Proteins that interact with syntaxin: unc13 and Munc13

unc-13 (Drosophila homolog: unc-13) mutants in Caenorhabditis elegans are characterized by a severe deficit in neurotransmitter release. Their phenotype is similar to that of the C. elegans unc-18 mutation, which is thought to affect synaptic vesicle docking to the active zone. This suggests a crucial role for the unc-13 gene product in the mediation or regulation of synaptic vesicle exocytosis. Munc13-1 is one of three closely related rat homologs of unc-13. Based on the high degree of similarity between unc-13 and Munc13 proteins, it is thought that their essential function has been conserved from C. elegans to mammals. Munc13-1 is a brain-specific peripheral membrane protein with multiple regulatory domains that may mediate diacylglycerol, phospholipid, and calcium binding. The C-terminus of Munc13-1 interacts directly with a putative coiled coil domain in the N-terminal part of syntaxin. Syntaxin is a component of the exocytotic synaptic core complex, a heterotrimeric protein complex with an essential role in transmitter release. Through this interaction, Munc13-1 binds to a subpopulation of the exocytotic core complex containing synaptobrevin, SNAP25 (synaptosomal-associated protein of 25 kDa), and syntaxin, but to no other tested syntaxin-interacting or core complex-interacting protein. The site of interaction in syntaxin is similar to the binding site for the unc-18 homolog Munc18, but different from that of all other known syntaxin interactors. These data indicate that unc-13-related proteins may indeed be involved in the mediation or regulation of synaptic vesicle exocytosis by modulating or regulating core complex formation. The similarity between the unc-13 and unc-18 phenotypes is paralleled by the coincidence of the binding sites for Munc13-1 and Munc18 in syntaxin. It is possible that the phenotype of unc-13 and unc-18 mutations is caused by the inability of the respective mutated gene products to bind to syntaxin (Betz, 1997).

Presynaptic short-term plasticity is an important adaptive mechanism regulating synaptic transmitter release at varying action potential frequencies. However, the underlying molecular mechanisms are unknown. Genetically defined and functionally unique axonal subpopulations of synapses were examined in excitatory hippocampal neurons that utilize either Munc13-1 or Munc13-2 as synaptic vesicle priming factor.

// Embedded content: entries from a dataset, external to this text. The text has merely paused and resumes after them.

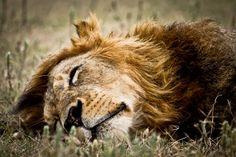 The sleeping beast: The lion is one of the Big Five game species tourists hope to see on safari in Tanzania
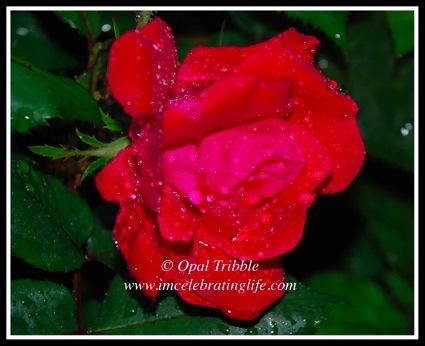 Rose 1 05 03 12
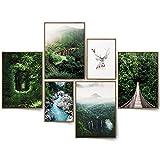 BLCKART Green Forest Bilder Set Stilvolle Beidseitige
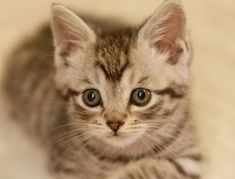 These 12 before and after cat photos prove that out fur babies are always kittens at heart! Check them out for a strong dose of cuteness! Baby Kittens, Cute Cats And Kittens, Kittens Cutest, Cute Cats Photos, Kitten Photos, Charles Darwin, Beautiful Kittens, National Animal, Kitten Gif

In contrast to Munc13-1-dependent synapses, Munc13-2-driven synapses show pronounced and transient augmentation of synaptic amplitudes following high-frequency stimulation. This augmentation is caused by a Ca2+-dependent increase in release probability and releasable vesicle pool size, and requires phospholipase C activity. Thus, differential expression of Munc13 isoforms at individual synapses represents a general mechanism that controls short-term plasticity and contributes to the heterogeneity of synaptic information coding (Rosenmund, 2002).

The efficacy of synaptic transmission between neurons can be altered transiently during neuronal network activity. This phenomenon of short-term plasticity is (1) a key determinant of network properties; (2) is involved in many physiological processes such as motor control, sound localization, or sensory adaptation, and (3) is critically dependent on cytosolic [Ca2+]. However, the underlying molecular mechanisms and the identity of the Ca2+ sensor/effector complexes involved are unclear. This study identifies a conserved calmodulin binding site in UNC-13/Munc13s, which are essential regulators of synaptic vesicle priming and synaptic efficacy. Ca2+ sensor/effector complexes consisting of calmodulin and Munc13s regulate synaptic vesicle priming and synaptic efficacy in response to a residual [Ca2+] signal and thus shape short-term plasticity characteristics during periods of sustained synaptic activity (Junge, 2004).

Neurons transfer information at chemical synapses. Interestingly, synaptic activity does not only transmit information but also regulates synaptic strength. Such activity-dependent modification of synaptic performance, or synaptic plasticity, is essential for information processing, learning, and memory (Junge, 2004).

Short-term synaptic plasticity (STP) occurs during and after repetitive synaptic activity on a timescale of milliseconds to minutes. It is a key determinant of network processes and is involved in brain functions as diverse as motor control, sensory adaptation, sound localization, and cortical gain control. STP can be expressed either as short-term enhancement (STE) or short-term depression (STD), depending on the initial release probability (Pr) of the synapses involved. High Pr is usually associated with STD, while a low Pr favors STE (Junge, 2004 and references therein).

Depletion of a readily releasable pool of fusion-competent synaptic vesicles (RRP) is a major cause for STD. The generation of this RRP is absolutely dependent on the priming action of UNC-13/Munc13s. The level of STD under steady-state conditions of RRP depletion and replenishment is controlled by a Ca2+-dependent vesicle supply process, of which the molecular mechanism and significance for STP are poorly understood. Calmodulin (CaM) may mediate this Ca2+-dependent process by acting on a subpool of the RRP with high Pr (Junge, 2004 and references therein).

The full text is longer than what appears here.